What you should do
In the news item below about a nursing award, which organization gave Audrey Beauvais the Josephine A. Dolan Diamond Jubilee Award?

Excerpt provided
———
(Oct. 23, 2013) — Calling nursing a vocation that requires only a healing heart, mind and touch, Audrey Beauvais, SHU assistant professor and director of the undergraduate nursing program, was bestowed with the prestigious Josephine A. Dolan Diamond Jubilee Award for her contributions to nursing education. The Fairfield native was given the award by the Connecticut Nurses Association at their annual convention in Cromwell on October 23.
The Josephine A. Dolan Award for Outstanding Contributions to Nursing Education recognizes innovations and achievements in areas of improving the quality of the educational experience, enhancing the learning environment and conceiving new analytical approaches. Beauvais’ 23-year nursing career spans academia, the insurance industry and, as a practicing nurse, she has held executive-level positions at several health-care facilities including Stamford Hospital. Since 2006, she has worked at Sacred Heart University where she has been a visionary professor and nurse educator and a stalwart champion and mentor for students.
———
Available data
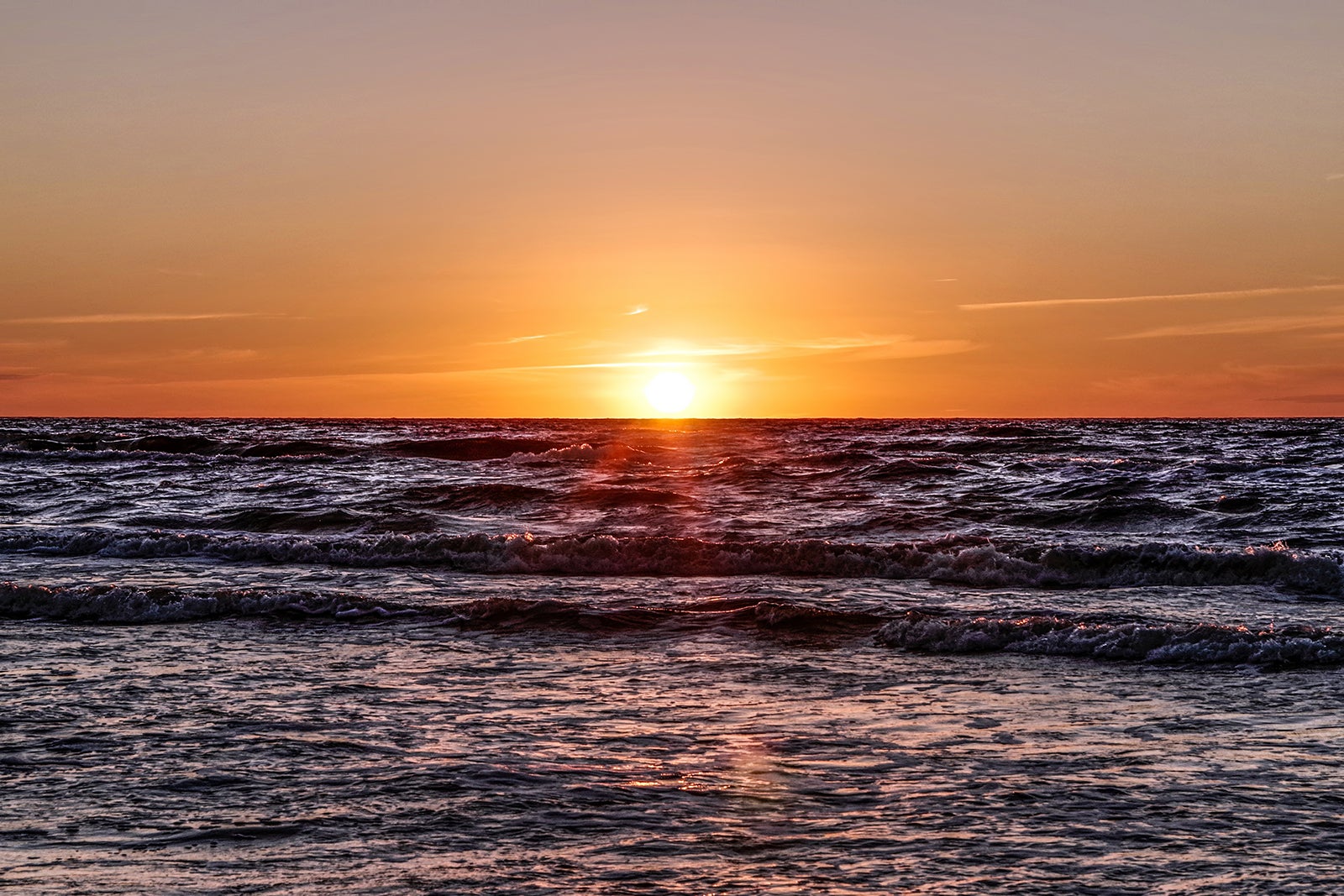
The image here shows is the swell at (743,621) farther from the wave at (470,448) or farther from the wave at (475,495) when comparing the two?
the wave at (470,448)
———
Expected output
The Connecticut Nurses Association